Alternatively, a center strap may be used to bring the net down to the proper height. If the tension on the net cord is very tight, the tension might have to be loosened slightly by adjusting the ratchet on the net post. Lines can be chalked, taped, or painted on the court for pickleball.
Map It Out
Figure 1 shows two pickleball courts laid out on a tennis court. Since a standard tennis court pad is 60 feet by 120 feet, and the minimum recommended size for a pickleball court is 30 feet by 60 feet, it is exactly one-fourth the size of a standard tennis court pad. Therefore, it is possible to put four pickleball courts in the same space as one tennis court; an exception to this is if the corners of the court are angled, which is done on some tennis courts.
If the corners are angled, then two courts will fit very nicely as shown. If the conversion is temporary or the court continues to be used for tennis, portable net stands can be used for the pickleball courts, and the tennis net can be left in place to serve as a backstop.
Figure 2 shows four pickleball courts on a tennis court. Note the position of the pickleball courts has shifted 2 feet to allow for the angled corners. That leaves only 6 feet between the pickleball baseline and the tennis net–a little tight–but it will work in a pinch.

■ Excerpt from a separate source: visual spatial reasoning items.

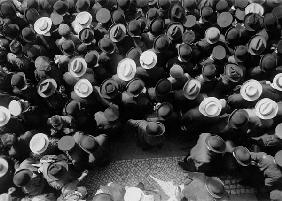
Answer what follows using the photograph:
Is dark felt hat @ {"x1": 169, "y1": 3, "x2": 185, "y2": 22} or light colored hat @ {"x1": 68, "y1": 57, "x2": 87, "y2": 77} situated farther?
dark felt hat @ {"x1": 169, "y1": 3, "x2": 185, "y2": 22}

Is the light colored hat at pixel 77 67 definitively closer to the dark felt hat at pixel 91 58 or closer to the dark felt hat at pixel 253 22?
the dark felt hat at pixel 91 58

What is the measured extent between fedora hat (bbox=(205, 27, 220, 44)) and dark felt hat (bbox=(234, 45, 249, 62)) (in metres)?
0.32

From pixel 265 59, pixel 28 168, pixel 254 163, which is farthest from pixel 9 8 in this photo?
pixel 254 163

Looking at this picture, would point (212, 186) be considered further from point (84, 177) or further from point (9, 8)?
point (9, 8)

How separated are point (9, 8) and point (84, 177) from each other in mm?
2644

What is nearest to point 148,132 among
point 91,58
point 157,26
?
point 91,58

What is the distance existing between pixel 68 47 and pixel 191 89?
178 cm

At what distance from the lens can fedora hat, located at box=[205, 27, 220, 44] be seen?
540 centimetres

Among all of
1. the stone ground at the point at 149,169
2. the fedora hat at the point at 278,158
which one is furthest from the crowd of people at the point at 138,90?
the stone ground at the point at 149,169

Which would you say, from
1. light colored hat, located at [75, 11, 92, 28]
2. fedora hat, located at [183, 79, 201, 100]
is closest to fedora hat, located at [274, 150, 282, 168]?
fedora hat, located at [183, 79, 201, 100]

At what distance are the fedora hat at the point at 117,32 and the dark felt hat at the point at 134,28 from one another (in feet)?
0.34

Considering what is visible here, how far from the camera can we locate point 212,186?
4.74 meters

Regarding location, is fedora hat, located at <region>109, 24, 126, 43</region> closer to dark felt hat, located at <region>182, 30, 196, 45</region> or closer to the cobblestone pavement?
dark felt hat, located at <region>182, 30, 196, 45</region>

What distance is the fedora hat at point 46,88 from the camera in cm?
523
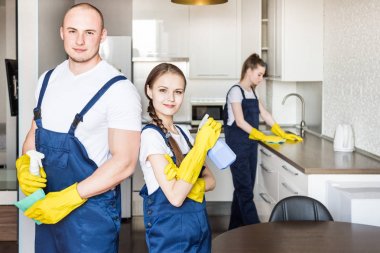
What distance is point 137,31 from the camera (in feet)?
19.7

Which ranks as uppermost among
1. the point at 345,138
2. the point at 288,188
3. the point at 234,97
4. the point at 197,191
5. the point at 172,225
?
the point at 234,97

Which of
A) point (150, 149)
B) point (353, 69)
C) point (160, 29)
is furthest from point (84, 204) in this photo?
point (160, 29)

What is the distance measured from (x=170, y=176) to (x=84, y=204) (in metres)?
0.40

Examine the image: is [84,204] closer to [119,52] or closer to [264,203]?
[264,203]

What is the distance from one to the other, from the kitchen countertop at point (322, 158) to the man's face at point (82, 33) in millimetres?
1713

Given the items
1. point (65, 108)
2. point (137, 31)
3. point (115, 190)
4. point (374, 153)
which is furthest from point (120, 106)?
point (137, 31)

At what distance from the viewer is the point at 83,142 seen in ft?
7.25

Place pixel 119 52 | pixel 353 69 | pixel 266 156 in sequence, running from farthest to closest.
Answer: pixel 119 52 < pixel 266 156 < pixel 353 69

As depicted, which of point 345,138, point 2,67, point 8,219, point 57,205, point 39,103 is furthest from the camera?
point 2,67

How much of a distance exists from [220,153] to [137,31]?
13.2ft

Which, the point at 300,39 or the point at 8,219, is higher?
the point at 300,39

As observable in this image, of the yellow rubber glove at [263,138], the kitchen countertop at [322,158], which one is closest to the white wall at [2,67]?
the yellow rubber glove at [263,138]

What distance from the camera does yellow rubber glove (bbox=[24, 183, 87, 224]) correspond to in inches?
84.7

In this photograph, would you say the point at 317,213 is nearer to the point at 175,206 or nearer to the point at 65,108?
the point at 175,206
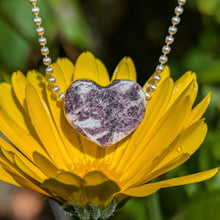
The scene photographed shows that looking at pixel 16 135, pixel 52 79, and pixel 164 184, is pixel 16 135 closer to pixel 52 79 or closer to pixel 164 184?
pixel 52 79

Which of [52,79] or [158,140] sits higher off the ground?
[52,79]

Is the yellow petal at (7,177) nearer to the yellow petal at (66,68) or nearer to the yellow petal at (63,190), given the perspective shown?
the yellow petal at (63,190)

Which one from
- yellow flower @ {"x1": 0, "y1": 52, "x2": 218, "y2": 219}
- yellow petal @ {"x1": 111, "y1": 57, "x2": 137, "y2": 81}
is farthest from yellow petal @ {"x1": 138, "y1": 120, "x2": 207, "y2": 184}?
yellow petal @ {"x1": 111, "y1": 57, "x2": 137, "y2": 81}

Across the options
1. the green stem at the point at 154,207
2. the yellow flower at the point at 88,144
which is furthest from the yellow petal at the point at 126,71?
the green stem at the point at 154,207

If the tennis court does not have angled corners, adjust the courts 2 feet so there is an 8-foot distance between the pickleball baseline and the backstops. Note how the lines are made to coincide as much as possible with the tennis court lines in order to minimize line confusion. Also, be aware that this layout does not allow room for fences between the side-by-side courts.
Figure 3 shows two tennis courts that have been permanently converted to eight pickleball courts. (For a single tennis court conversion, refer to half of the diagram.) Square off angled corners if necessary. If the tennis court is the standard size, it only allows 5 feet between the pickleball sidelines and the fences. This should be considered the minimum dimension. If space and budget allow, add some overall width to give active players more room, as well as a space for seating by the courts.
Just that easily, conversions are happening across the United States with great success:
• Stanley Volkens, USA Pickleball Association Local Ambassador for Southwest Ohio, surveyed 16 tennis courts in Middletown and found them greatly underutilized. He proposed converting two tennis courts into six pickleball courts. The dimensions worked out perfectly. The courts have 14 feet between them with 8 feet at the ends. The tennis nets are the backdrops between the ends of the courts. The pickleball players did all the work, and paid all the costs ($3,956). They presented the new courts to the city with a ribbon-cutting ceremony attended by park board and city council members.
• Paul Barksdale and Rex Lawler, Local Ambassadors for Greater Terre Haute, Ind., played on the Middletown courts in the Southwest Ohio Senior Games, and were so impressed that they brought a similar plan back home. They found underutilized tennis courts and proposed a shared-cost plan to their park and recreation department. The players raised $1,500 to cover nets, posts and other supplies; the park and recreation department agreed to provide the labor following the same step-by-step process and court format used in Ohio.
• In Port Angeles, Wash., two deteriorating tennis courts were converted into six pickleball courts. Originally donated to the city by the Elks in 1951, the $30,000 conversion cost was shared by the Elks and the city. The courts are often maxed out with 24 players at a time having fun and getting exercise.
But don’t take my word for it–just witness a heated inter-generational game, and you will see why this sport with a funny name is becoming so popular.